# [Transcribed page contents]
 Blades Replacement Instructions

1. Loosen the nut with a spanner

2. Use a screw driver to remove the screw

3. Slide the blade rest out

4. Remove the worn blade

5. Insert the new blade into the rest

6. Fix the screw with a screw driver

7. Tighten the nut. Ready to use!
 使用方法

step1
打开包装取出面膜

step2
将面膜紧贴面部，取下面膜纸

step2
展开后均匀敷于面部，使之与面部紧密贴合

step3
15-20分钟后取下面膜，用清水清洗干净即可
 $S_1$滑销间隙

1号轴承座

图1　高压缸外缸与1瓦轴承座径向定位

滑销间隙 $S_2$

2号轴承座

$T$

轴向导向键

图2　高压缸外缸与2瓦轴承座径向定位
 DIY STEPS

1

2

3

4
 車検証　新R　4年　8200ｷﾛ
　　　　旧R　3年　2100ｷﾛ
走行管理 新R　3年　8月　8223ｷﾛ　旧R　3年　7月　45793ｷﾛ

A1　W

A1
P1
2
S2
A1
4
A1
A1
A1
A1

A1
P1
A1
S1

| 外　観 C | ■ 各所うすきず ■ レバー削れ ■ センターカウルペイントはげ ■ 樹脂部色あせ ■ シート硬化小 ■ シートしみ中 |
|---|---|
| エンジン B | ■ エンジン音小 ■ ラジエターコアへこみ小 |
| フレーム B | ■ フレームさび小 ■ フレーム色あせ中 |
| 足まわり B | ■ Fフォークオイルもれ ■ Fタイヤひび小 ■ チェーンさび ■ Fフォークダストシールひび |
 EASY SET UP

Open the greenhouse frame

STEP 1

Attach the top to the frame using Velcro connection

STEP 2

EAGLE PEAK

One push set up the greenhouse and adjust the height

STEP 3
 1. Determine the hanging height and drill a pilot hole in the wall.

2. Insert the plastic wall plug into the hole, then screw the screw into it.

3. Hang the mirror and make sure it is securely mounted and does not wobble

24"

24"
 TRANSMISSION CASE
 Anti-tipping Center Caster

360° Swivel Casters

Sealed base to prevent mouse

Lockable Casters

# [To do]
Find the word "into" in the records. Copy every line it appears in.

# [Output of the task]
5. Insert the new blade into the rest
2. Insert the plastic wall plug into the hole, then screw the screw into it.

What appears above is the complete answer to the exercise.